Excerpt:
────────────────────────────────────────
Into Johannesburg

Board the plane in Dubai and head back to our seats. Peter is in the row behind me and an older lady is in my seat when I get there. She’s asking around to rearrange seats so she can sit with her husband. She offers me the window. Yeah, of course. She’s so thankful. I am too.

She immediately goes into conversation mode before the plane even moves, asking what we’re doing in Africa and how long we’ll be there. She has a wonderful British-ish accent. I give her the run down on our Self-driving safari from Cape Town to… wherever we end up. “Brilliant. Absolutely brilliant. And totally the way to do it too.” Well that’s great to hear. “We live on the Zambeze River. When you get to Zambia, if you need a place to crash you can stay with us.” She hands me a card with their coordinates (in lat/long degrees, minutes, and seconds no less) and shakes my hand. Her name is Rosemary. “And this is Mike”, he leans forward to shake my hand with a smile.

Well this is serendipitous. What a lovely couple. Scored a window seat and a place to stay in Zambia.
────────────────────────────────────────
Exercises to complete:
1: In the travel account, where do Rosemary and Mike live?
2: Reproduce the part of the travel account that begins at the words "Into Johannesburg" and stops after "thankful. I am too.".

Recorded information:
────────────────────────────────────────
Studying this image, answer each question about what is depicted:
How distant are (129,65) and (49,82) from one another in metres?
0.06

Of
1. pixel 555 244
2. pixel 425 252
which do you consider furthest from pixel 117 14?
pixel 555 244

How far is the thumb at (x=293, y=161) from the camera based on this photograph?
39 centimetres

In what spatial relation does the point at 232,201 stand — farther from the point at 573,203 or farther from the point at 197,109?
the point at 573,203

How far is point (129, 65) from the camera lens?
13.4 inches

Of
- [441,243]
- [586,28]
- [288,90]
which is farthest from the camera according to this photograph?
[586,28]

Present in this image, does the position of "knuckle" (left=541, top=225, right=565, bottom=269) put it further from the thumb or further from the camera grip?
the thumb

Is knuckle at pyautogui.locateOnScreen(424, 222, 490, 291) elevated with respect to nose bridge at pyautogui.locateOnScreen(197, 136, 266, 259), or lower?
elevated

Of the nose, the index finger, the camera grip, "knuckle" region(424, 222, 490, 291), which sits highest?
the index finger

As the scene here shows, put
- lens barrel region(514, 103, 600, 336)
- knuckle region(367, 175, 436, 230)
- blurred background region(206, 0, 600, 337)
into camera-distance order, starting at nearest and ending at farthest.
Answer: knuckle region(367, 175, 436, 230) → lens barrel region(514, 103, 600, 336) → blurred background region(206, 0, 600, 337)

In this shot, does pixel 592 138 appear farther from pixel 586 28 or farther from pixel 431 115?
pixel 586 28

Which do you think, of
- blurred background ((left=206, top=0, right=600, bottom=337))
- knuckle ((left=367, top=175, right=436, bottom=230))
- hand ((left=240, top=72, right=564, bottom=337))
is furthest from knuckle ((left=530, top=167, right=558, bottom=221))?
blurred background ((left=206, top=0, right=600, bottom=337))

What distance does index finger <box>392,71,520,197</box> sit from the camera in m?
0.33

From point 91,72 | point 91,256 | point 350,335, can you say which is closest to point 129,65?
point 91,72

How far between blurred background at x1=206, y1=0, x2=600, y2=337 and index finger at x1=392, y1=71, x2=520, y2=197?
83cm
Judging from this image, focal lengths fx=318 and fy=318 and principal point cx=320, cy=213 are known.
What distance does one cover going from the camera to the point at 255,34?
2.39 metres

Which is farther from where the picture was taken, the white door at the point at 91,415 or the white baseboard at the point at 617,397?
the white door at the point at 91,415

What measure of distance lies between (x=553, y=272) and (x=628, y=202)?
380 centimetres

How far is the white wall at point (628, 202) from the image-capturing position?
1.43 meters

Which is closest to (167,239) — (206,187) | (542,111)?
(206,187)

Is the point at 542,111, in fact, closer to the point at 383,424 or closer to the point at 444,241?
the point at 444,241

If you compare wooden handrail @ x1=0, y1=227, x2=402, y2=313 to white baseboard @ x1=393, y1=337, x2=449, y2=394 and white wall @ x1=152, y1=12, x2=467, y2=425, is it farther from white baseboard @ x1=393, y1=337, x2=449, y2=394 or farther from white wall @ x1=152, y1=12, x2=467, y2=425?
────────────────────────────────────────
The responses:
1: They live on the Zambeze River.

2:
Into Johannesburg

Board the plane in Dubai and head back to our seats. Peter is in the row behind me and an older lady is in my seat when I get there. She’s asking around to rearrange seats so she can sit with her husband. She offers me the window. Yeah, of course. She’s so thankful. I am too.